Set down each line of the data exactly, but not the pictures.

### Collected data
============================================================
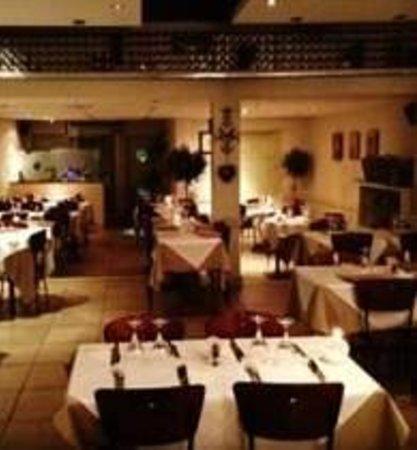 Green Olive Meze Bar & Restaurant: Inside Green Olive Windsor
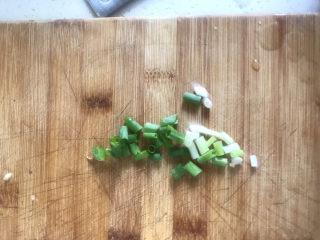 金针菇豆腐汤,葱切碎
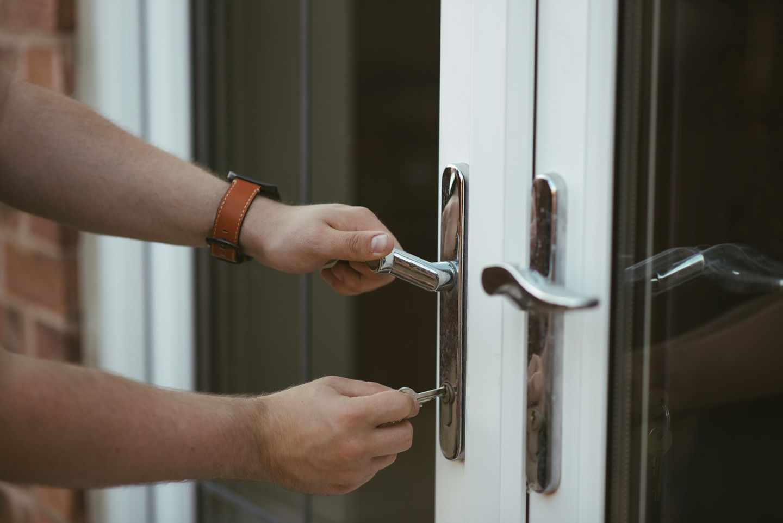 HiDubai-business-seconds-locks-repairing-home-handyman-maintenance-services-mankhool-dubai-2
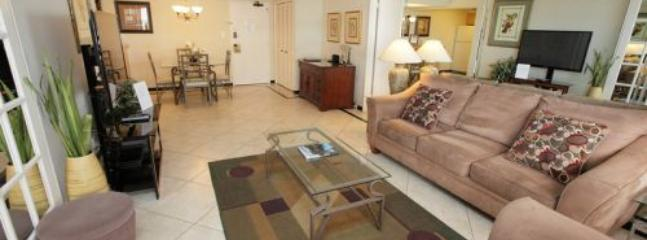 Gorgeous Luxurious 2 Bedroom in OceanFront Resort on Miami Beach! - Miami vacation rentals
============================================================
### Exercise response
 Green Olive Meze Bar & Restaurant: Inside Green Olive Windsor
 金针菇豆腐汤,葱切碎
 HiDubai-business-seconds-locks-repairing-home-handyman-maintenance-services-mankhool-dubai-2
 Gorgeous Luxurious 2 Bedroom in OceanFront Resort on Miami Beach! - Miami vacation rentals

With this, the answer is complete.